- _To do_
In the rows from the line with "Among the things in" up to and including the line with "Answer: the point", swap every "farthest" for "furthest" and give those lines back with nothing else changed.

[Dataset entries]
——————

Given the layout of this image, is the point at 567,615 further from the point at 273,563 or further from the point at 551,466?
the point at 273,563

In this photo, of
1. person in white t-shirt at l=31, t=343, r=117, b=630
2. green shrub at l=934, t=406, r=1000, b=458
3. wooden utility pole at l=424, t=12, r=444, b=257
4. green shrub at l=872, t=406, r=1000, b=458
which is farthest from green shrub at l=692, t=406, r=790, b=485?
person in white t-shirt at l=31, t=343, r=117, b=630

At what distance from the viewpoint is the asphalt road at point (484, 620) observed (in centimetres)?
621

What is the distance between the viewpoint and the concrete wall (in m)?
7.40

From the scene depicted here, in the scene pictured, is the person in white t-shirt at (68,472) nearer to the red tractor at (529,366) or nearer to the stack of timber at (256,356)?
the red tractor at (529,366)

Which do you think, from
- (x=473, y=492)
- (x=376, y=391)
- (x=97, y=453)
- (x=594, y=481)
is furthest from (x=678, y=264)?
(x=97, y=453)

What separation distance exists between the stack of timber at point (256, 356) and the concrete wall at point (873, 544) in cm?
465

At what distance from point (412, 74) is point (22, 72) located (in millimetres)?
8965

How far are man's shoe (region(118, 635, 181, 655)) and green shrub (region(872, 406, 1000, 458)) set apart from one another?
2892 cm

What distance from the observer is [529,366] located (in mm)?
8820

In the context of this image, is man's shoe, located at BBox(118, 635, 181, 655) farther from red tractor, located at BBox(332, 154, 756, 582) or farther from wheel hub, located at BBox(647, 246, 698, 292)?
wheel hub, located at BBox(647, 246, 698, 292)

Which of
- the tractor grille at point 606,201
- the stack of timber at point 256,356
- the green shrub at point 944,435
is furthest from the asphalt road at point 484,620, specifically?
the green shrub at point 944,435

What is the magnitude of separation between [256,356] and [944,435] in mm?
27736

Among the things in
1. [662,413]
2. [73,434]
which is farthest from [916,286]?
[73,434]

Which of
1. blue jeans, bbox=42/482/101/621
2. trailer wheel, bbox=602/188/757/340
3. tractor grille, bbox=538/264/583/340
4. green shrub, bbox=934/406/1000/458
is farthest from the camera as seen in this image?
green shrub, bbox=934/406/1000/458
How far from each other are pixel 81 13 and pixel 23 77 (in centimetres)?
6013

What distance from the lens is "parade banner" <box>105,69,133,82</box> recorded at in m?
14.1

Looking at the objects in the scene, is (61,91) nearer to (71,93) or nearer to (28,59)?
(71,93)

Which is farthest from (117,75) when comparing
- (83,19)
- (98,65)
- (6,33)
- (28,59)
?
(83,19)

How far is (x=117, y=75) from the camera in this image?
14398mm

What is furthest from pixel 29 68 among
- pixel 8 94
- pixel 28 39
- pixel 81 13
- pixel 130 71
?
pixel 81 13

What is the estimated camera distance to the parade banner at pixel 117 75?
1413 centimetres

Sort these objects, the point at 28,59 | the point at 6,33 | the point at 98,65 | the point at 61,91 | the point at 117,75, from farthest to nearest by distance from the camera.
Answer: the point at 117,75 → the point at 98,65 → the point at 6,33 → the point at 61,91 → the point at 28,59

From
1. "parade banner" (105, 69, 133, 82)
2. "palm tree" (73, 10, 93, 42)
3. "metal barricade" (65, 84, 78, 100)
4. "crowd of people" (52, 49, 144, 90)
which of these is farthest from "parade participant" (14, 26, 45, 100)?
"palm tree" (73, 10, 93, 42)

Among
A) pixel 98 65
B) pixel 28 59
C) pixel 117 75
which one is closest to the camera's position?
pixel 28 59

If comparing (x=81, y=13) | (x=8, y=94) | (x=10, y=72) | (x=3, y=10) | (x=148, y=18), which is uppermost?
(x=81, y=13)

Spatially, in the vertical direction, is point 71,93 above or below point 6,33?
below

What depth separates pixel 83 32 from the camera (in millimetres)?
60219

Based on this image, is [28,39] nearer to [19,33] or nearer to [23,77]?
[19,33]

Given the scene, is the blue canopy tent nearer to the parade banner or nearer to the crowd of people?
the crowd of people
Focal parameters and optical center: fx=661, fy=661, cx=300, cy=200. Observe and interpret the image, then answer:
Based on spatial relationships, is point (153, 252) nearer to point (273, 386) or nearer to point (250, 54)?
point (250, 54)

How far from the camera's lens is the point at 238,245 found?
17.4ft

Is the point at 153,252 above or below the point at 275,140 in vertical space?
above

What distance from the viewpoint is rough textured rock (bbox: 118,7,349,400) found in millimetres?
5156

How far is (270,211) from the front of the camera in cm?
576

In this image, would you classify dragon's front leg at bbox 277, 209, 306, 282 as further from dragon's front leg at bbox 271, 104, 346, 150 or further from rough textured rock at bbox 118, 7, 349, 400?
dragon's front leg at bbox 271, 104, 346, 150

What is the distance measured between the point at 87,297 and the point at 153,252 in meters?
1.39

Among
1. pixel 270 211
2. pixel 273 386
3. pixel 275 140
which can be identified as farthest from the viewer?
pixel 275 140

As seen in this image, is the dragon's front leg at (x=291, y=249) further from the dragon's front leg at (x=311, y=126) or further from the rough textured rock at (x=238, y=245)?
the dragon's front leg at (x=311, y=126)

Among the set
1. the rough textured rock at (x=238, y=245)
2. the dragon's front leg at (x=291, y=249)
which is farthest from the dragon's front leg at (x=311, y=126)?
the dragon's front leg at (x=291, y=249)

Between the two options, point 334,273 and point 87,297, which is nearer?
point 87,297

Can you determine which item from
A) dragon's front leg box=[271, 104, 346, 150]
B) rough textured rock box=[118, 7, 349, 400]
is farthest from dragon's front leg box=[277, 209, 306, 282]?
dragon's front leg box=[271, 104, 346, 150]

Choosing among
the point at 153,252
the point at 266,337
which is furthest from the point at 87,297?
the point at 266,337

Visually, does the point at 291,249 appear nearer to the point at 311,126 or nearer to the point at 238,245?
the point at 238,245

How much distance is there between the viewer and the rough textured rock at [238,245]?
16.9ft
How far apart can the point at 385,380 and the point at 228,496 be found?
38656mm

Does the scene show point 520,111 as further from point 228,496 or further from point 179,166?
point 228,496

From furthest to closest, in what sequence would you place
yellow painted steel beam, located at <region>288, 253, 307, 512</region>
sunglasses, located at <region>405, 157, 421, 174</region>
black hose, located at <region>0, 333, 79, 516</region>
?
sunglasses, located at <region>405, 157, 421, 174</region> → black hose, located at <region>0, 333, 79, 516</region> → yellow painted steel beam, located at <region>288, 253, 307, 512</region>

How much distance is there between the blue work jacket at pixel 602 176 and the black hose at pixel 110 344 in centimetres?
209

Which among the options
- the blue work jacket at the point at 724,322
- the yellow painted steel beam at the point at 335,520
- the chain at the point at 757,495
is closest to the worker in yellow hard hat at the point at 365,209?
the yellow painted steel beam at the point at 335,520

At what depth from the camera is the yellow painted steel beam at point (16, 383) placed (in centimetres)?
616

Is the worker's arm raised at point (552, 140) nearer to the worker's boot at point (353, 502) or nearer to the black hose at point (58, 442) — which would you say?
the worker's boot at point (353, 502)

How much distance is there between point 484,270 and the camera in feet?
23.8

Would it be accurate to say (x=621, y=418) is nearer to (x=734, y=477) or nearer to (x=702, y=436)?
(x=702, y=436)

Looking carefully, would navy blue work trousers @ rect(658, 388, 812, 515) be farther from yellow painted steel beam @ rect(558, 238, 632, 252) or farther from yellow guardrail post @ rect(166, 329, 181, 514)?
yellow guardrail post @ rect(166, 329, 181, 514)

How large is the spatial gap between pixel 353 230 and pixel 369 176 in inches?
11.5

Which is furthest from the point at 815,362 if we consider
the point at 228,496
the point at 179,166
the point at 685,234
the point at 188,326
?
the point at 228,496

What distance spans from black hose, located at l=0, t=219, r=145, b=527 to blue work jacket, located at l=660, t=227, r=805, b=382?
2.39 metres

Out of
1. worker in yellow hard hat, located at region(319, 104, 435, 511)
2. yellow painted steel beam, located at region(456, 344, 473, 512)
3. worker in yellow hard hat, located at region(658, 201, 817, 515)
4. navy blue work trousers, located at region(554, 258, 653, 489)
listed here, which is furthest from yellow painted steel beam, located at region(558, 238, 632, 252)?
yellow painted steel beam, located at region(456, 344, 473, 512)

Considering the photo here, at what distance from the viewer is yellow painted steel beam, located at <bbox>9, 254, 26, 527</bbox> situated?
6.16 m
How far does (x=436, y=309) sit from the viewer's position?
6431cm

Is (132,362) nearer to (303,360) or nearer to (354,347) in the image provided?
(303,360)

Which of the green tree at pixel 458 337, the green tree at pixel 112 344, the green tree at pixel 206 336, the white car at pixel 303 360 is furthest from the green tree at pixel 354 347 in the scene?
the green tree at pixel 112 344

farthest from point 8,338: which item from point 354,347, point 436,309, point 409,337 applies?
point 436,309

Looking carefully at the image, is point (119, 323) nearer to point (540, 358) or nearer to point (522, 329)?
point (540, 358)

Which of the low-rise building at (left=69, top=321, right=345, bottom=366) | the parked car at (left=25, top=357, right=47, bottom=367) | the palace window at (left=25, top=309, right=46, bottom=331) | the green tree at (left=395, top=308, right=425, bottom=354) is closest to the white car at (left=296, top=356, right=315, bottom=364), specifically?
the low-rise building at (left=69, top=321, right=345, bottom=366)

——————

- _Correct output_
Among the things in
1. [662,413]
2. [73,434]
which is furthest from [916,286]?
[73,434]

Which of
1. blue jeans, bbox=42/482/101/621
2. trailer wheel, bbox=602/188/757/340
3. tractor grille, bbox=538/264/583/340
4. green shrub, bbox=934/406/1000/458
is furthest from the camera as seen in this image?
green shrub, bbox=934/406/1000/458
How far from each other are pixel 81 13 and pixel 23 77 (in centimetres)?
6013

What distance from the lens is "parade banner" <box>105,69,133,82</box> recorded at in m?
14.1

Looking at the objects in the scene, is (61,91) nearer to (71,93) or nearer to (28,59)?
(71,93)

Which is furthest from (117,75) when comparing
- (83,19)
- (98,65)
- (6,33)
- (28,59)
?
(83,19)

How far is (x=117, y=75) from the camera in this image?
14398mm

What is furthest from pixel 29 68 among
- pixel 8 94
- pixel 28 39
- pixel 81 13
- pixel 130 71
?
pixel 81 13

What is the estimated camera distance to the parade banner at pixel 117 75?
1413 centimetres

Sort these objects, the point at 28,59 | the point at 6,33 | the point at 98,65 | the point at 61,91 | the point at 117,75, from furthest to nearest by distance from the camera.
Answer: the point at 117,75 → the point at 98,65 → the point at 6,33 → the point at 61,91 → the point at 28,59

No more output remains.